Entries shown section start

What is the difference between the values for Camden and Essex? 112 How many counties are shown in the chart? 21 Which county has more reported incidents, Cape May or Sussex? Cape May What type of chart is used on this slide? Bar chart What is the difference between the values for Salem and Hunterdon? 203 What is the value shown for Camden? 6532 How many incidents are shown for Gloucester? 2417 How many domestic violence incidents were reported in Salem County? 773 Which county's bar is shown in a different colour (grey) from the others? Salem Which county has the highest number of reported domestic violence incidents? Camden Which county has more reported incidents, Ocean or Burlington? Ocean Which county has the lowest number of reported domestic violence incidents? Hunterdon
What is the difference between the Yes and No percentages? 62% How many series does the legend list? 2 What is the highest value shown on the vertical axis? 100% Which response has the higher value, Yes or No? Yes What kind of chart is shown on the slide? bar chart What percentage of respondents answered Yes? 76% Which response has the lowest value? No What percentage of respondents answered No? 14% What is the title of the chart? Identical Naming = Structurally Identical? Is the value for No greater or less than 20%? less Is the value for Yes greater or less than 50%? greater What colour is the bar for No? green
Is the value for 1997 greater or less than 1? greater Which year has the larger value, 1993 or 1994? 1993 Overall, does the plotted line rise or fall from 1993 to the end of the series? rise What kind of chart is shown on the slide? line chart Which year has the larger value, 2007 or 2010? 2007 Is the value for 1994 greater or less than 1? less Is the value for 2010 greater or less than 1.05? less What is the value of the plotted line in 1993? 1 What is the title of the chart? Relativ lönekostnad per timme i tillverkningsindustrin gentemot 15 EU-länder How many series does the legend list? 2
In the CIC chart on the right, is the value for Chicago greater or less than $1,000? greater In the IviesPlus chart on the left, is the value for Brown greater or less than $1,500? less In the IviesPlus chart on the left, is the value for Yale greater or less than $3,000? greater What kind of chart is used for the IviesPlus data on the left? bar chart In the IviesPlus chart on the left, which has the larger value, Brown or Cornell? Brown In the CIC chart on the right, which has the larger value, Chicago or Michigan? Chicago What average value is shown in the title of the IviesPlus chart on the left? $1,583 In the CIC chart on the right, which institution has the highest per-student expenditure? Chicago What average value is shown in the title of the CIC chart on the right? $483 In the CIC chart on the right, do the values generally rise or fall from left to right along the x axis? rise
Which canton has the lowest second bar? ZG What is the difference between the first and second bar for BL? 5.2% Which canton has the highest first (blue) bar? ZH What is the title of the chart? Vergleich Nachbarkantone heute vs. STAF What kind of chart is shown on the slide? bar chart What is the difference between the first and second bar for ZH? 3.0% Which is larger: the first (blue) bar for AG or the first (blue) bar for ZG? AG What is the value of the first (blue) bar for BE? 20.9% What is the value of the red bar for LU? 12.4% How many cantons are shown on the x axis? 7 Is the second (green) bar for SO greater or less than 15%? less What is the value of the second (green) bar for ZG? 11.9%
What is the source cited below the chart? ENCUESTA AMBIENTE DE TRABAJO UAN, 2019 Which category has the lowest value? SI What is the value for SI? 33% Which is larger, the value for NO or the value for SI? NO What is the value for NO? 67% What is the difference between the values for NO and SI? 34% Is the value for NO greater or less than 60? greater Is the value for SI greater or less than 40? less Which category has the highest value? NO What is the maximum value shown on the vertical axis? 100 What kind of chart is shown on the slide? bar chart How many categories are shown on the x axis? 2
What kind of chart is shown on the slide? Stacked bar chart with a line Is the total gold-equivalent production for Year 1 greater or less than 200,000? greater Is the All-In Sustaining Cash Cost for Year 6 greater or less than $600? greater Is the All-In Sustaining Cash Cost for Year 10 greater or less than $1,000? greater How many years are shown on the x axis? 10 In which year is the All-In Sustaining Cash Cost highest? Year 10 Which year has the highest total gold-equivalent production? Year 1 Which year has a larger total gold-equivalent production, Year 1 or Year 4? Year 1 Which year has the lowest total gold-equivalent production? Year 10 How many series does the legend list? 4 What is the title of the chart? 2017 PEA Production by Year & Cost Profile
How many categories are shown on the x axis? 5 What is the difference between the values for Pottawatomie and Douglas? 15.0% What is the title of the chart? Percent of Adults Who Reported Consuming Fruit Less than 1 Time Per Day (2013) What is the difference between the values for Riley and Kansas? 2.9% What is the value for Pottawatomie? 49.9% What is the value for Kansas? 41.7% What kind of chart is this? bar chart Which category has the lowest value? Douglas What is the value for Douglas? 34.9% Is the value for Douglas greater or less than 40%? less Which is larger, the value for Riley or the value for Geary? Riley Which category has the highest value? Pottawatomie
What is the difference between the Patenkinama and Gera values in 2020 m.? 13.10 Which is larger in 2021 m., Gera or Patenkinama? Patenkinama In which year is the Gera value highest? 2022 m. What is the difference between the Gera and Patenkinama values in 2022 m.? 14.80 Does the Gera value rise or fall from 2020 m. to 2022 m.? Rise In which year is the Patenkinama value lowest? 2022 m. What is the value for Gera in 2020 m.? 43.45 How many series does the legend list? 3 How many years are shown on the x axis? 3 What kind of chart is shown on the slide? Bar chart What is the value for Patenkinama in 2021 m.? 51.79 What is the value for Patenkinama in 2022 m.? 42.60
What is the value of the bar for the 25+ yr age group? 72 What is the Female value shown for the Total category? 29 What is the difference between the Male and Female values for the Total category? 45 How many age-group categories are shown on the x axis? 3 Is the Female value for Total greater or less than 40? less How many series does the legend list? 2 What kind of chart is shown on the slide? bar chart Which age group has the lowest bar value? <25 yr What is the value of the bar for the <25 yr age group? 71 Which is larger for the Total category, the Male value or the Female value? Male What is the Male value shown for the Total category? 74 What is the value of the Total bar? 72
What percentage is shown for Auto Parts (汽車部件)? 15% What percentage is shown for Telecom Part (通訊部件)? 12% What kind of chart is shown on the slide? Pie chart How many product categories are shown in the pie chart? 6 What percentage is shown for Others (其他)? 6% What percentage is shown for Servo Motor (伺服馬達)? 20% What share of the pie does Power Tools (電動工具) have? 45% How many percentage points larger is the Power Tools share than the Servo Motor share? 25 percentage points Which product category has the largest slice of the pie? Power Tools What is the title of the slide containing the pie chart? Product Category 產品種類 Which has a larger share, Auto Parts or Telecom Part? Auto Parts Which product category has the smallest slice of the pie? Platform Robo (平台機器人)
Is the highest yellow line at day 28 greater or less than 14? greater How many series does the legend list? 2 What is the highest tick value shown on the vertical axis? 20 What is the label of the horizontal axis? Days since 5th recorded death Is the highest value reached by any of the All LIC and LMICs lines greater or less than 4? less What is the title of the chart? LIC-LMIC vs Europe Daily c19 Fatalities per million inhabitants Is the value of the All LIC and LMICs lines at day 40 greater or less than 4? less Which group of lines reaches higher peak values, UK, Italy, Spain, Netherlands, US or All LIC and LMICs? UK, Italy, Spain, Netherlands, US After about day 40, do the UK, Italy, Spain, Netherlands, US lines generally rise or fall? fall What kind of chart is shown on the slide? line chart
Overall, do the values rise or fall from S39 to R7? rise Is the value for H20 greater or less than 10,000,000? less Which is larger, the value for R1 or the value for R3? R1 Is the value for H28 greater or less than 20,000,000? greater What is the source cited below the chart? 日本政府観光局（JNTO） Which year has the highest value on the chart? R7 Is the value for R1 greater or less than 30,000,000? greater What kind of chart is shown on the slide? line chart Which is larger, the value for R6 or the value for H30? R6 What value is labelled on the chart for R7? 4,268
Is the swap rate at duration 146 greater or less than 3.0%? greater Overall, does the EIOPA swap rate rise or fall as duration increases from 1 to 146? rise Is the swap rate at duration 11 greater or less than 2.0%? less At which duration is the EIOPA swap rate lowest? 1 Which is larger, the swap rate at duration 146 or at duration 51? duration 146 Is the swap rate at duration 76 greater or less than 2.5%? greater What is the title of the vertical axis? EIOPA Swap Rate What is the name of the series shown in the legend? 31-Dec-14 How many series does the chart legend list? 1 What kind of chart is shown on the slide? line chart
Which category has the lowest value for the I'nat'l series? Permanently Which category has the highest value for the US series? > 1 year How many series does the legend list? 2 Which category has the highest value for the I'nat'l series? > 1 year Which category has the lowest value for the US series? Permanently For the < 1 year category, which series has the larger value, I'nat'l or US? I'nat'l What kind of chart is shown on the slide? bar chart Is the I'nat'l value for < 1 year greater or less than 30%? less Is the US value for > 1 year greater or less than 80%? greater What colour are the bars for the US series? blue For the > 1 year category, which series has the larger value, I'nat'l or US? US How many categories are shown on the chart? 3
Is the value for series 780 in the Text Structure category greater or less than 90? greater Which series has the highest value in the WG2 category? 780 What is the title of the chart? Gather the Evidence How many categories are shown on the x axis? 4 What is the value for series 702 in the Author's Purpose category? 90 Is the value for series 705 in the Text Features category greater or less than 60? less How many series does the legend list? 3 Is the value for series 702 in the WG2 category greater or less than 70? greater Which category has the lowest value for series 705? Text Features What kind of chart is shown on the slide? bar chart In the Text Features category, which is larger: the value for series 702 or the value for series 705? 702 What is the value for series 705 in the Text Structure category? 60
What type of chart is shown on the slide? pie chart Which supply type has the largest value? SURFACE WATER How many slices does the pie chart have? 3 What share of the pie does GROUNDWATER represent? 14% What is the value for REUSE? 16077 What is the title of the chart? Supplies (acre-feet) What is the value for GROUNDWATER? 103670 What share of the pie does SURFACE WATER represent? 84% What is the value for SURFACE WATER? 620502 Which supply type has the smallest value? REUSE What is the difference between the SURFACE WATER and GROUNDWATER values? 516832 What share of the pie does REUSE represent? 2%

Entries shown section end

Work to complete
Write out as a numbered list the lines starting at the beginning of the records and going through the line containing "What is the difference between the Yes", leaving out any blank lines.

Expected answer
1. What is the difference between the values for Camden and Essex? 112 How many counties are shown in the chart? 21 Which county has more reported incidents, Cape May or Sussex? Cape May What type of chart is used on this slide? Bar chart What is the difference between the values for Salem and Hunterdon? 203 What is the value shown for Camden? 6532 How many incidents are shown for Gloucester? 2417 How many domestic violence incidents were reported in Salem County? 773 Which county's bar is shown in a different colour (grey) from the others? Salem Which county has the highest number of reported domestic violence incidents? Camden Which county has more reported incidents, Ocean or Burlington? Ocean Which county has the lowest number of reported domestic violence incidents? Hunterdon
2. What is the difference between the Yes and No percentages? 62% How many series does the legend list? 2 What is the highest value shown on the vertical axis? 100% Which response has the higher value, Yes or No? Yes What kind of chart is shown on the slide? bar chart What percentage of respondents answered Yes? 76% Which response has the lowest value? No What percentage of respondents answered No? 14% What is the title of the chart? Identical Naming = Structurally Identical? Is the value for No greater or less than 20%? less Is the value for Yes greater or less than 50%? greater What colour is the bar for No? green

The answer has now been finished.